The debut album of Alamut is the greatest revelation on the Polish world music scene in the last couple of months. Alamut appeared out of the blue and rather quietly. They didn't play a lot, but those who had been lucky enough to hear them, where truly impressed. No wonder – their music goes far beyond the constraints of Polish folk music scene. Seems you can hear echoes of Balkan and Middle Eastern harmonies, but branded with jazz improvisation, or written into the context of ascetic minimalistic music, so that in the end you only vaguely recall their flavour. Rather dark, cool sounds are touched with the light of Asja's voice – bringing to mind the sound of Far East, but also close to ecstatic rhythms of Arabic mysticism.
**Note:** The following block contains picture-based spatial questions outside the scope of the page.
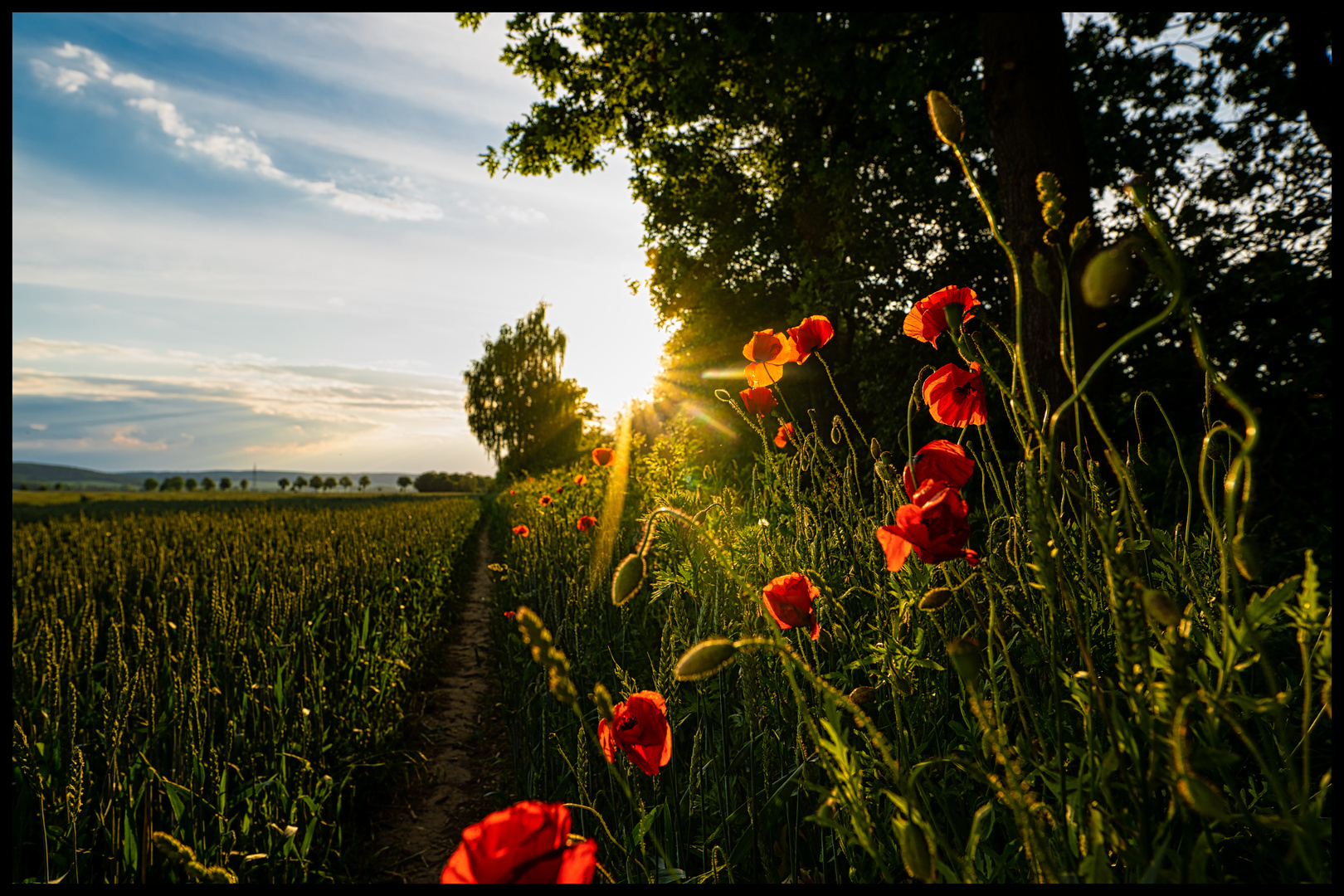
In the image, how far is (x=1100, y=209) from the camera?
22.8ft

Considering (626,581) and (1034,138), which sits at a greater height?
(1034,138)

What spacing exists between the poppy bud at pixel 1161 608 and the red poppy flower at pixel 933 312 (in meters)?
0.78

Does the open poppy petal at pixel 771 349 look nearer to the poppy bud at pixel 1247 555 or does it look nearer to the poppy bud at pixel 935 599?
the poppy bud at pixel 935 599

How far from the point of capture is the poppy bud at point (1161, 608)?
0.51m

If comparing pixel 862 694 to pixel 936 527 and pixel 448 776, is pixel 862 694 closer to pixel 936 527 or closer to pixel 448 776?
pixel 936 527

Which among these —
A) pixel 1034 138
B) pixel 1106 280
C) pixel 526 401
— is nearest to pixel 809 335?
pixel 1106 280

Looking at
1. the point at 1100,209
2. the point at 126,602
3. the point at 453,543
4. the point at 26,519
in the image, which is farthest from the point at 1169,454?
the point at 26,519

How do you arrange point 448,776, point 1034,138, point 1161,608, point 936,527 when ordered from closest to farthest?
1. point 1161,608
2. point 936,527
3. point 448,776
4. point 1034,138

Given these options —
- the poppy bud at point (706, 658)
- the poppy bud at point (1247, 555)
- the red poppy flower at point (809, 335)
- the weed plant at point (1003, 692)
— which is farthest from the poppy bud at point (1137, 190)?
the red poppy flower at point (809, 335)

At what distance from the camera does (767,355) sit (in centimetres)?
178

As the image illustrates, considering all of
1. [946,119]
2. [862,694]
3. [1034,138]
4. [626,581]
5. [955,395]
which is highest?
[1034,138]

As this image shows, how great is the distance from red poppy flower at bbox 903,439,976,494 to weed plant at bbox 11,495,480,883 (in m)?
1.13

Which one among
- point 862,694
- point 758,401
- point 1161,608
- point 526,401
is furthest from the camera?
point 526,401

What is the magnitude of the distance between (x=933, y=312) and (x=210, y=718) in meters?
2.90
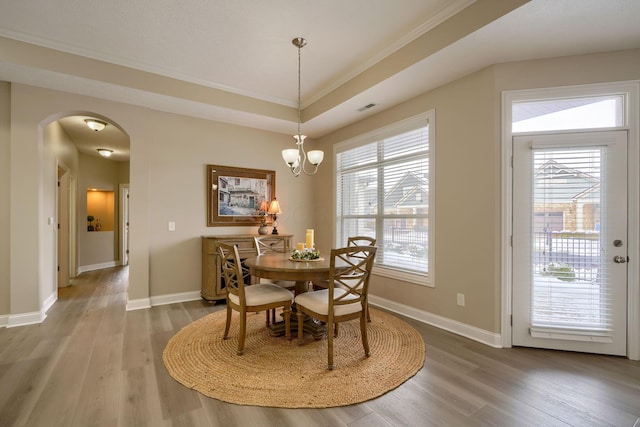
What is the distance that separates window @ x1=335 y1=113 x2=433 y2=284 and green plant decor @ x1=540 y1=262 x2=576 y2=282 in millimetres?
1076

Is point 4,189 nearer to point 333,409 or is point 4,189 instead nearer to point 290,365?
point 290,365

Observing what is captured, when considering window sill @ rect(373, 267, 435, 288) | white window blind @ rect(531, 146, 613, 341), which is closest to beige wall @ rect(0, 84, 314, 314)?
window sill @ rect(373, 267, 435, 288)

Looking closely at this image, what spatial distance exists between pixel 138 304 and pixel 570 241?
16.0 ft

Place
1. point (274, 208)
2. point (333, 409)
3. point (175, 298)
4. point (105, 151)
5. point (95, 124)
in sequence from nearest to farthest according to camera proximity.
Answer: point (333, 409), point (175, 298), point (95, 124), point (274, 208), point (105, 151)

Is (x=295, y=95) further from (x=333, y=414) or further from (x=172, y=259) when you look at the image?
(x=333, y=414)

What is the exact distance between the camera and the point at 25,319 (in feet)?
11.0

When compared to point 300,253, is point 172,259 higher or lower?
lower

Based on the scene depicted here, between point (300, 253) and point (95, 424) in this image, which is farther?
point (300, 253)

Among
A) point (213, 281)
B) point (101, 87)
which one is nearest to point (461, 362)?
point (213, 281)

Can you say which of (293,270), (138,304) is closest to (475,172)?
(293,270)

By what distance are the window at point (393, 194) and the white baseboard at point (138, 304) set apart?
2883mm

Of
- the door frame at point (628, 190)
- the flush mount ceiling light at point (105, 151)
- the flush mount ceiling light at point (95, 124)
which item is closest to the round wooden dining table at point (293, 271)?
the door frame at point (628, 190)

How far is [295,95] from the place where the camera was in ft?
14.2

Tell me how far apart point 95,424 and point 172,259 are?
2697 mm
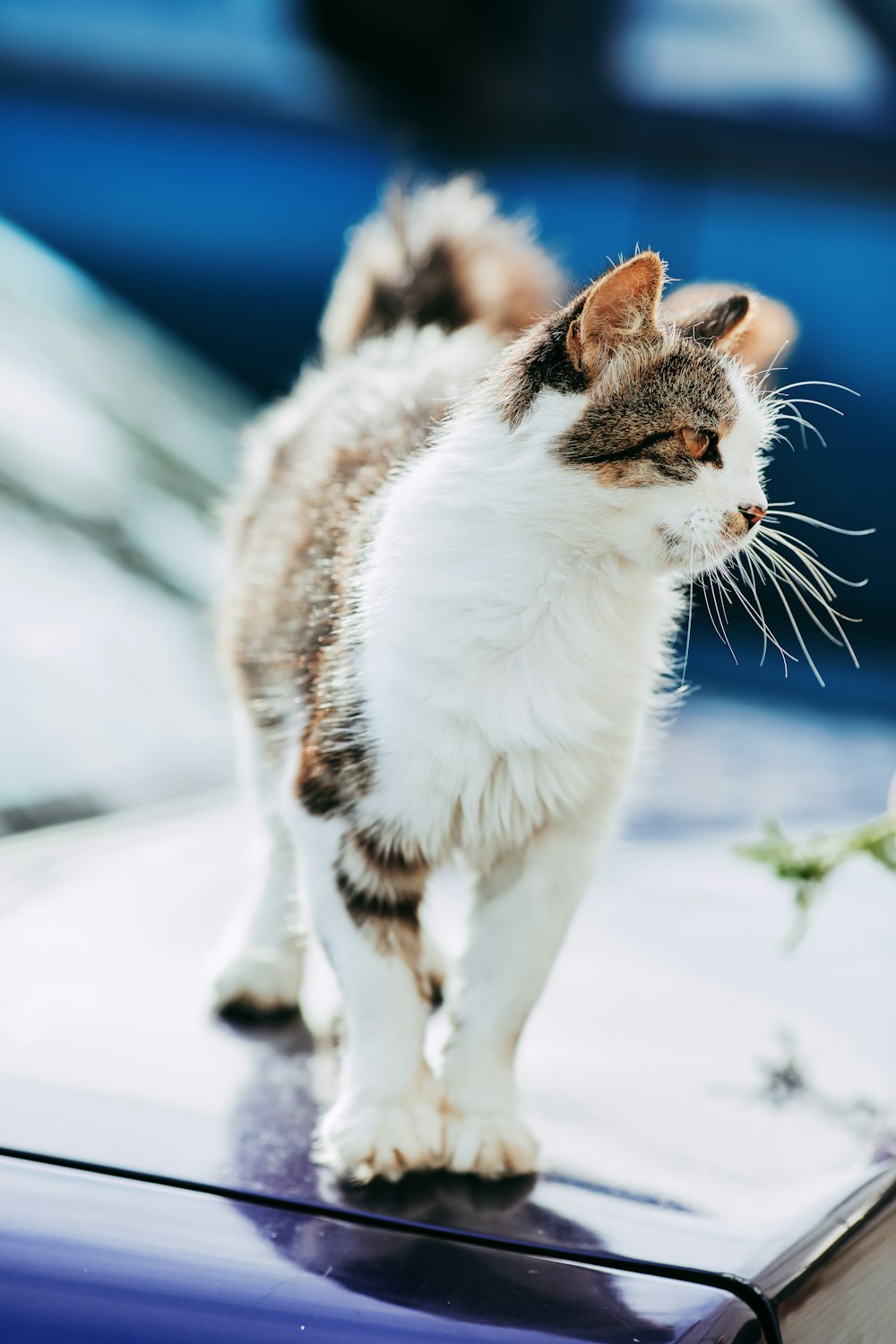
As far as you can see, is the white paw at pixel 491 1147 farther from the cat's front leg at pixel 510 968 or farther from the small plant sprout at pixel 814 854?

All that can be heard on the debut CD, "Alamut"
Like Osjan or Karpaty Magiczne, the musicians of Alamut on the one hand place ritual sounds of ethnic music in the foreground, at the same time linking them with what has been hot in the electronic, rock, and jazz avant garde of the last twenty years. Asja's voice is deep and in a disturbing crescendo, from modest South-European melodies to ecstatic Middle Eastern vocalizing, with a combination of repetitive trans-like rhythms in the background. At the same time, we are greeted with less prominent, but equally interesting sounds of the West: double base or free improvisation of ethnic instruments, playing homage to masters such as Bill Laswell, David Byrne or John Zorn.
Most importantly, however, the two levels ideally complement each other.